-- Source extract --
□ □ □

This book examines the impact of development policies and politics on the physical environment of the Eastern Mediterranean, a region defined here not as a rigid geographical area but as a larger cultural context. Since the end of World War II, the drive toward development, whether advanced by international institutions (United Nations, World Bank) or national governments, has encapsulated dreams of progress and emancipation that were intertwined with processes of reconstruction, decolonization, and nation-building, as well as transnational agendas for socioeconomic restructuring (capitalist or otherwise) and larger postwar/cold war power politics. In physical terms, the drive toward development has been responsible for the rapid growth of metropolitan centers, the radical restructuring of rural landscapes, and the proliferation of dams, irrigation systems, and other infrastructures.

□ □ □

-- Source data --

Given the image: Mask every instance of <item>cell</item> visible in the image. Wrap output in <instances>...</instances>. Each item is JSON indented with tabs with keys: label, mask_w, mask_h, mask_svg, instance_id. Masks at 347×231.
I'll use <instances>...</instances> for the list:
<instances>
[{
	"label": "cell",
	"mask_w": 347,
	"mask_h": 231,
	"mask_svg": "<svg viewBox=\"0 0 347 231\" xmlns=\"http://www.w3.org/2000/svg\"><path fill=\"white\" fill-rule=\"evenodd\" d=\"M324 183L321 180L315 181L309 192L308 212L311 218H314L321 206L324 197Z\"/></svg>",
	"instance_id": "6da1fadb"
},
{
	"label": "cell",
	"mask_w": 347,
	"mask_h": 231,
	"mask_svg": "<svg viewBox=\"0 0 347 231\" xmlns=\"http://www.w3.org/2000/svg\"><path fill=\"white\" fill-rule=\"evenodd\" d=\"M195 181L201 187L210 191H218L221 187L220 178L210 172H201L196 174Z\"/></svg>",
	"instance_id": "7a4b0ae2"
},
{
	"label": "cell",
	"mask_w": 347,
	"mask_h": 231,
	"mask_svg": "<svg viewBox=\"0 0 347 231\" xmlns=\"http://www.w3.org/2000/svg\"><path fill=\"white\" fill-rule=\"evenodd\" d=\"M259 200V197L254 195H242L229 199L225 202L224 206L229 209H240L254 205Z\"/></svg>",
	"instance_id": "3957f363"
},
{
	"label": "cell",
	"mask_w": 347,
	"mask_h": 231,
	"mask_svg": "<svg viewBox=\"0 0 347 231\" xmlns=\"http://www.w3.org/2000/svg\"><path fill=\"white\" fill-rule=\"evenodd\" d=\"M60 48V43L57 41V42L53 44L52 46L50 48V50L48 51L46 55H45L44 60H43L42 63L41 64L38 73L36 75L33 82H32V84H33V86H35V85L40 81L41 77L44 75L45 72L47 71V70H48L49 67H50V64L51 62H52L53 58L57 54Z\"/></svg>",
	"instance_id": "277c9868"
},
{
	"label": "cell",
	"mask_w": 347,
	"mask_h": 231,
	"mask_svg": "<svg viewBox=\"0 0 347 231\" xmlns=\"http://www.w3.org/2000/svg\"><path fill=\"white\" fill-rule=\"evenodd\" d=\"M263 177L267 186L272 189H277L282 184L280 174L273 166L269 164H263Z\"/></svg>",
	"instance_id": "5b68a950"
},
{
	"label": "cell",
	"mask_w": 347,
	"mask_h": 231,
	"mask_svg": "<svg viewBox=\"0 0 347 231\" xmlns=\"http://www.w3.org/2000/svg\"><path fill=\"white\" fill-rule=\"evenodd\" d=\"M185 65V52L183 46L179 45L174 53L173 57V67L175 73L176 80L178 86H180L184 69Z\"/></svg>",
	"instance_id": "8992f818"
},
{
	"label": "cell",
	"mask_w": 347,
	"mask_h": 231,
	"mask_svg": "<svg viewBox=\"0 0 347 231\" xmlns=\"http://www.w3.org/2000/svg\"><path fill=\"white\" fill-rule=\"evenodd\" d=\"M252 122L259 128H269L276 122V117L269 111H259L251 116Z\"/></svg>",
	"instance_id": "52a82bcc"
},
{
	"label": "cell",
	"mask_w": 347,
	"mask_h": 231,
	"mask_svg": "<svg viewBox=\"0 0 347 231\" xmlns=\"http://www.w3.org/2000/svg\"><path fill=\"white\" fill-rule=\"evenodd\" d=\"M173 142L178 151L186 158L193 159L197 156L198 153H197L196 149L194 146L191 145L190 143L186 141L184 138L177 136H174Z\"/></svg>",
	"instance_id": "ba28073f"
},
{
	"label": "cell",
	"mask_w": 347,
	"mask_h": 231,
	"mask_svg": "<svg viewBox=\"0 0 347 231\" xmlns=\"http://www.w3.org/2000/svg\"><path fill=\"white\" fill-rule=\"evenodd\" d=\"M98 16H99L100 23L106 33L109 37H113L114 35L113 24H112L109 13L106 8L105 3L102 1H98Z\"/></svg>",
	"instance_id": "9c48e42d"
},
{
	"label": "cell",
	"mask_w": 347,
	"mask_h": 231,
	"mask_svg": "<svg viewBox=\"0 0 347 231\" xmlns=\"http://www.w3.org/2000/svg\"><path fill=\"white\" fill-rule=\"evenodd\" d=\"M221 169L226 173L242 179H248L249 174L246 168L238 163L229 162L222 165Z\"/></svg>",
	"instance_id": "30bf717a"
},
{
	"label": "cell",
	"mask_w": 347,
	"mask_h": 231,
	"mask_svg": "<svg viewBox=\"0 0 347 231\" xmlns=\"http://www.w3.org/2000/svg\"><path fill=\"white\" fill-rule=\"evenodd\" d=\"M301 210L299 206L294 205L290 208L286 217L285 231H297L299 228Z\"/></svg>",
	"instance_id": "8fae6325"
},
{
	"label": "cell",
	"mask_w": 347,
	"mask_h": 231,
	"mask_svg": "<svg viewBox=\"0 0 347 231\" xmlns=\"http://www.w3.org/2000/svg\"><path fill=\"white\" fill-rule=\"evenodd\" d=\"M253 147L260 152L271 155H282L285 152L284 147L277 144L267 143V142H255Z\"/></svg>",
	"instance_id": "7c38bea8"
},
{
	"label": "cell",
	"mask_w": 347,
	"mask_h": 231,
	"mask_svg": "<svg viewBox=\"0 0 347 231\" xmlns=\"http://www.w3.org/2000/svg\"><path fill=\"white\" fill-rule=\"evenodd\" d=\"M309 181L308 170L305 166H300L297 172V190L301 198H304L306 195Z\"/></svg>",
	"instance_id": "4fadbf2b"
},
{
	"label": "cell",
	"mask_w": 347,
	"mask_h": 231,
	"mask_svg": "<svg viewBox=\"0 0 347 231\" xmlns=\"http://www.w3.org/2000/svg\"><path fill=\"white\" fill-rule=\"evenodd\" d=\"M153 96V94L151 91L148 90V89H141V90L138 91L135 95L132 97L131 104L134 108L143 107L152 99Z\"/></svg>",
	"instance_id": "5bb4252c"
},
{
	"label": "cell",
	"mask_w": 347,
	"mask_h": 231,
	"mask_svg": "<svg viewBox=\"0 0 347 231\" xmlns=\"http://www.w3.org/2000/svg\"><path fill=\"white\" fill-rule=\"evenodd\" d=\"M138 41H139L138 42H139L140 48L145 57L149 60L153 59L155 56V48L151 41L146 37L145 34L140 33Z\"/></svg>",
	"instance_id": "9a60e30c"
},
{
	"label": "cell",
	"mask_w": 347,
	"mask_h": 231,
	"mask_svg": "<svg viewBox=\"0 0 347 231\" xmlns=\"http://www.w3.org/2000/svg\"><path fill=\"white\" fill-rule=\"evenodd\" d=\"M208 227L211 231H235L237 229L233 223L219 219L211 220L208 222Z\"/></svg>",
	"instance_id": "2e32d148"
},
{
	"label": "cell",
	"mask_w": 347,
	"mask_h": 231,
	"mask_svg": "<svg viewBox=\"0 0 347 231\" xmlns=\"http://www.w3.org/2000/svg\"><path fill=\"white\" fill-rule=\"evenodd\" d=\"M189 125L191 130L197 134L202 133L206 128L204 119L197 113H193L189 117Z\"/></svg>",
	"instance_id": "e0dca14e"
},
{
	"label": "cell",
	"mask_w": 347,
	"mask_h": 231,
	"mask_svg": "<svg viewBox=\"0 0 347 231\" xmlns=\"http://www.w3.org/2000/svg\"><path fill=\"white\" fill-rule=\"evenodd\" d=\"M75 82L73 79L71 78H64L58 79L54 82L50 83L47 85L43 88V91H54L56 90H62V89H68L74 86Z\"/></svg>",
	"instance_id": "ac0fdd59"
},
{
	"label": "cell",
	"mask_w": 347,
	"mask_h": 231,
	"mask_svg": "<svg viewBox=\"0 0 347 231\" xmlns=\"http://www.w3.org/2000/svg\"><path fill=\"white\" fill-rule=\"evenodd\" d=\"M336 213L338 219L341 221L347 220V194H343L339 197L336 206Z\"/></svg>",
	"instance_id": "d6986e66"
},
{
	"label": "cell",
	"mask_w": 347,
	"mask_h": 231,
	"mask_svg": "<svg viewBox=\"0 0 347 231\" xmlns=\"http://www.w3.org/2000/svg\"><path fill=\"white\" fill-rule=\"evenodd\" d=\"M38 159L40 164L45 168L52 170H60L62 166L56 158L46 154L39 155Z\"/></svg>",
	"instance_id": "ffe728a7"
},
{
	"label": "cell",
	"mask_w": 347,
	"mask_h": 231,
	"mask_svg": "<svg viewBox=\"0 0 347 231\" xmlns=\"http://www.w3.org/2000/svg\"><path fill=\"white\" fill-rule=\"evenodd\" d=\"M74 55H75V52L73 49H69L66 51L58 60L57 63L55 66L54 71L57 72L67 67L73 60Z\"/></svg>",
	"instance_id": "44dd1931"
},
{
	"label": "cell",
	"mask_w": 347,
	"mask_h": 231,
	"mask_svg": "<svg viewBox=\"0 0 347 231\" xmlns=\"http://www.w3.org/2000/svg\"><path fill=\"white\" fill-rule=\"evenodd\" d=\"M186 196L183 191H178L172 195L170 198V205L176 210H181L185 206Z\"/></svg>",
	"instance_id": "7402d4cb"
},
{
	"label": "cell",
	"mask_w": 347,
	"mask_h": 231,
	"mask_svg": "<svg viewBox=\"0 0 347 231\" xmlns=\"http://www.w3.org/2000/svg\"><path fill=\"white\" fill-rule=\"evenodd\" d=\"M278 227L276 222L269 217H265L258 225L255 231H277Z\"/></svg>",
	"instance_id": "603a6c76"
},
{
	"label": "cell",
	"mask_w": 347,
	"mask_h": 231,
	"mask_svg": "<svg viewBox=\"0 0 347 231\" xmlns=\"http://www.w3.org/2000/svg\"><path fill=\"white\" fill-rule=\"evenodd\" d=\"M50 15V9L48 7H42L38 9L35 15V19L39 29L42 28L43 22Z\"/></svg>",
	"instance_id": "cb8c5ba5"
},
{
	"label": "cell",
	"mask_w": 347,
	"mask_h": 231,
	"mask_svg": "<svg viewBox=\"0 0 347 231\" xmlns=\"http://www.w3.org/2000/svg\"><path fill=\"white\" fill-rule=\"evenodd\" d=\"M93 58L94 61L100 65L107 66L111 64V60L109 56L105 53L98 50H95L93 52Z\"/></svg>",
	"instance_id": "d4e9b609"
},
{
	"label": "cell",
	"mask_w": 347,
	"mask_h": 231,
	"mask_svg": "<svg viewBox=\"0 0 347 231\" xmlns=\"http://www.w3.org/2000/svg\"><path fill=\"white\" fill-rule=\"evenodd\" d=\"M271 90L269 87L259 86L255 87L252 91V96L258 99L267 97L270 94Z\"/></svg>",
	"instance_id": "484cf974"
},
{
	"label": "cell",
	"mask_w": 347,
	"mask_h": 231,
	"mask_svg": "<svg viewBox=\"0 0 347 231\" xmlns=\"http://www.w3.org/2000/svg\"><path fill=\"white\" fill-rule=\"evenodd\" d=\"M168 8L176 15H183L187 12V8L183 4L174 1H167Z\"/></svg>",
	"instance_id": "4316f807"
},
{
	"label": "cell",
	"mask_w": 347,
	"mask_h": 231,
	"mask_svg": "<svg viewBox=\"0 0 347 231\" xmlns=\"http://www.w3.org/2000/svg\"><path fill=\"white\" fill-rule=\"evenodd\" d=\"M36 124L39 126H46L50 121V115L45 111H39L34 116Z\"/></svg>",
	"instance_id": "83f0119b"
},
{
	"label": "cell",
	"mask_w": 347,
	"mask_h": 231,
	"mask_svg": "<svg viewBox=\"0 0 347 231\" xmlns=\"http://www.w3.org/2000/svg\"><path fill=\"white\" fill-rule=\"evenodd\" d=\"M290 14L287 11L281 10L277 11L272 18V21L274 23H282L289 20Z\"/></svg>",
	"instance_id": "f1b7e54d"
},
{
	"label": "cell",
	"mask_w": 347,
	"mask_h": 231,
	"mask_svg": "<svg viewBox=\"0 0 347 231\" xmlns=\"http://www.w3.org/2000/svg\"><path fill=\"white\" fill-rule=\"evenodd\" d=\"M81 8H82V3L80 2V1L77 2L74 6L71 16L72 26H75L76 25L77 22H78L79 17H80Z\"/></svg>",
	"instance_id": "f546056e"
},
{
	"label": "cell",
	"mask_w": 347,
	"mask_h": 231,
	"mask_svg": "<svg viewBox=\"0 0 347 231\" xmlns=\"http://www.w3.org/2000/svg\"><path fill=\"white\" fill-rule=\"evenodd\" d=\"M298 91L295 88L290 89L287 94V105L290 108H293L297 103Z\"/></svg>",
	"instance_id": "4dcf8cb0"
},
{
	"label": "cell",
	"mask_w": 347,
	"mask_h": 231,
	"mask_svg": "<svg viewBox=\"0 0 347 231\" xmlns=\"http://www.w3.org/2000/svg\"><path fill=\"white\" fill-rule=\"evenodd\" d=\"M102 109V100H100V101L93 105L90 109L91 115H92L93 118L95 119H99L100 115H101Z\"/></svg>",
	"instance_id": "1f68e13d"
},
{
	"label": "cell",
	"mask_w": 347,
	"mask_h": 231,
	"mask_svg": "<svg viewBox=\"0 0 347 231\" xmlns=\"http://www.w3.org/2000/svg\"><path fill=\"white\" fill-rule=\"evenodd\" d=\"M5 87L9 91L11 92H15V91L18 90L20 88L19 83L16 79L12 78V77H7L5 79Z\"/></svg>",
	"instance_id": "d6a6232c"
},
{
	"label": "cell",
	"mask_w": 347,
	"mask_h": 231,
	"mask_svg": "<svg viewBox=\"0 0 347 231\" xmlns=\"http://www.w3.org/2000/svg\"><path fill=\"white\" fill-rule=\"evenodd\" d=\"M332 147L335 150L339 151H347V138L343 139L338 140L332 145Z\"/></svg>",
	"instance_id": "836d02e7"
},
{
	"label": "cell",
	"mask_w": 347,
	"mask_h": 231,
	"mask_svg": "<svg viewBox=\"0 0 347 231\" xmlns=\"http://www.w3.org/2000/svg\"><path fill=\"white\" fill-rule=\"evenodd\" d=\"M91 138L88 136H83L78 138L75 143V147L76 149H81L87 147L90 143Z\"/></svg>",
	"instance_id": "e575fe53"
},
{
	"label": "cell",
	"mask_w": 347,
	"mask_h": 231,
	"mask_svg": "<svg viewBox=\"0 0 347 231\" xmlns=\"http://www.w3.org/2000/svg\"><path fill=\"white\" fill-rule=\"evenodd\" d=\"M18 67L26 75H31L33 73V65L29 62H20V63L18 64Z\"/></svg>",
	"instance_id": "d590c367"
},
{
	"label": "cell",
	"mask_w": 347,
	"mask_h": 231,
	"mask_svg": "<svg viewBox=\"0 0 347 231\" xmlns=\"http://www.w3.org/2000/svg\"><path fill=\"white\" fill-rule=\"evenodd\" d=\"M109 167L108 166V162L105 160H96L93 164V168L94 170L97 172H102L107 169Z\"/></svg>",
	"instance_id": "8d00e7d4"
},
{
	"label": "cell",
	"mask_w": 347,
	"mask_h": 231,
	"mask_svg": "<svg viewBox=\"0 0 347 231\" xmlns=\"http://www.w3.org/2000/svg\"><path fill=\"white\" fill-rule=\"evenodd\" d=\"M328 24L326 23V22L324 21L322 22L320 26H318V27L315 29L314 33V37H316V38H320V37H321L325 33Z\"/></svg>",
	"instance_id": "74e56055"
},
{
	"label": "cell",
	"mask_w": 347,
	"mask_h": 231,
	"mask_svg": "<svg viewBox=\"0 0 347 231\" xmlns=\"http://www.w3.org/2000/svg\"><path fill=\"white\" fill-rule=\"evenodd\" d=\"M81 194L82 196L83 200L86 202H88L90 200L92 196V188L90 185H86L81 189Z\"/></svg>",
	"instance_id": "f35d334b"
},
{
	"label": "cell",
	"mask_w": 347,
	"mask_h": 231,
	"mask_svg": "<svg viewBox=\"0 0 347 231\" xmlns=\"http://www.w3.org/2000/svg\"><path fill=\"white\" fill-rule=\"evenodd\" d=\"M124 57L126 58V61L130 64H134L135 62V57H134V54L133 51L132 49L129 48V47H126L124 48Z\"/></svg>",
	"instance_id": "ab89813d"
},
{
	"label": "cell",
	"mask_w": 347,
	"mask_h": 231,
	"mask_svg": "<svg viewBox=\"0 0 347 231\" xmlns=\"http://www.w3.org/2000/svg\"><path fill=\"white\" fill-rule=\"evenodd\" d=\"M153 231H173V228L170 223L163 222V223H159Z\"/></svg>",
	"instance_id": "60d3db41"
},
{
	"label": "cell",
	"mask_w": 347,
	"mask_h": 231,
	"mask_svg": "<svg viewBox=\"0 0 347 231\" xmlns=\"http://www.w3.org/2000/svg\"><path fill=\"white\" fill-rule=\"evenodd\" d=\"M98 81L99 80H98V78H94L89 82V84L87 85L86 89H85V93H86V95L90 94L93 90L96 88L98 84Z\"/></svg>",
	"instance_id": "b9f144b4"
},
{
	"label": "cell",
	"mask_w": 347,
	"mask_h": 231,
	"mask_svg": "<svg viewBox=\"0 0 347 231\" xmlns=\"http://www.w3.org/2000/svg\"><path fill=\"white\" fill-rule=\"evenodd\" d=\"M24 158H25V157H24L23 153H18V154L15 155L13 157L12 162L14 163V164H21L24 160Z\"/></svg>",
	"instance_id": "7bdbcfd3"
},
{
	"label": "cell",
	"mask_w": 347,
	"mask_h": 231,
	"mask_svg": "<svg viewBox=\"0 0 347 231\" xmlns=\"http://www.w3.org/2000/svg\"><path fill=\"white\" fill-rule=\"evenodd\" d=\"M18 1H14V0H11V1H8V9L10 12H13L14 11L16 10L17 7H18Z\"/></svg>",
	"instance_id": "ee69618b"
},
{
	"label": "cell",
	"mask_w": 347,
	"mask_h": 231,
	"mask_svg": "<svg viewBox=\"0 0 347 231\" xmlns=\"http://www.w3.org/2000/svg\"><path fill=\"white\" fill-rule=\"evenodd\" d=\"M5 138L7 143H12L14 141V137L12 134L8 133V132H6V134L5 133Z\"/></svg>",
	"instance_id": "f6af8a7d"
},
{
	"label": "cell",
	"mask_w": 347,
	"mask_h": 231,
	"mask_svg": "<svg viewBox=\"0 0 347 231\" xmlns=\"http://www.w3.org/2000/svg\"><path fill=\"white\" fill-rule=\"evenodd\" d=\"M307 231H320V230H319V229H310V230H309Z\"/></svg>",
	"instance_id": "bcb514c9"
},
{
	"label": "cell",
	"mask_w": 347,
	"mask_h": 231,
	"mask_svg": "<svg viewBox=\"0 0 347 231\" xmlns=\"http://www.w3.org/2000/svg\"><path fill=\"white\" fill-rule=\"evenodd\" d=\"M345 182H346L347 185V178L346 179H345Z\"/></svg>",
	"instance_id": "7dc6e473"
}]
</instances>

□ □ □

-- Task requirements --
1. Reproduce the stretch of the book description on Eastern Mediterranean development from "This book examines" through "and other infrastructures.".
2. According to the book description on Eastern Mediterranean development, which two international institutions have advanced the drive toward development?
3. Write the next part of the book description on Eastern Mediterranean development, starting after its last sentence.

-- Solved problems --
1.
This book examines the impact of development policies and politics on the physical environment of the Eastern Mediterranean, a region defined here not as a rigid geographical area but as a larger cultural context. Since the end of World War II, the drive toward development, whether advanced by international institutions (United Nations, World Bank) or national governments, has encapsulated dreams of progress and emancipation that were intertwined with processes of reconstruction, decolonization, and nation-building, as well as transnational agendas for socioeconomic restructuring (capitalist or otherwise) and larger postwar/cold war power politics. In physical terms, the drive toward development has been responsible for the rapid growth of metropolitan centers, the radical restructuring of rural landscapes, and the proliferation of dams, irrigation systems, and other infrastructures.

2. The United Nations and the World Bank.

3.
Eight essays examine formal manifestations of development, placing the spotlight on urban and rural development schemes, housing projects, and agro-landscapes and dams from Israel to Turkey, and from Greece to Syria. These contributions are all grounded in new scholarly research, employing a variety of critical tools that span the disciplines of architecture/landscape/planning history, anthropology, sociology, and geography, to situate built works within the larger sociopolitical context that influenced their design and implementation, and to reflect on their social, cultural, and environmental impact.
This book was published in conjunction with the Aga Khan Program for Islamic Architecture.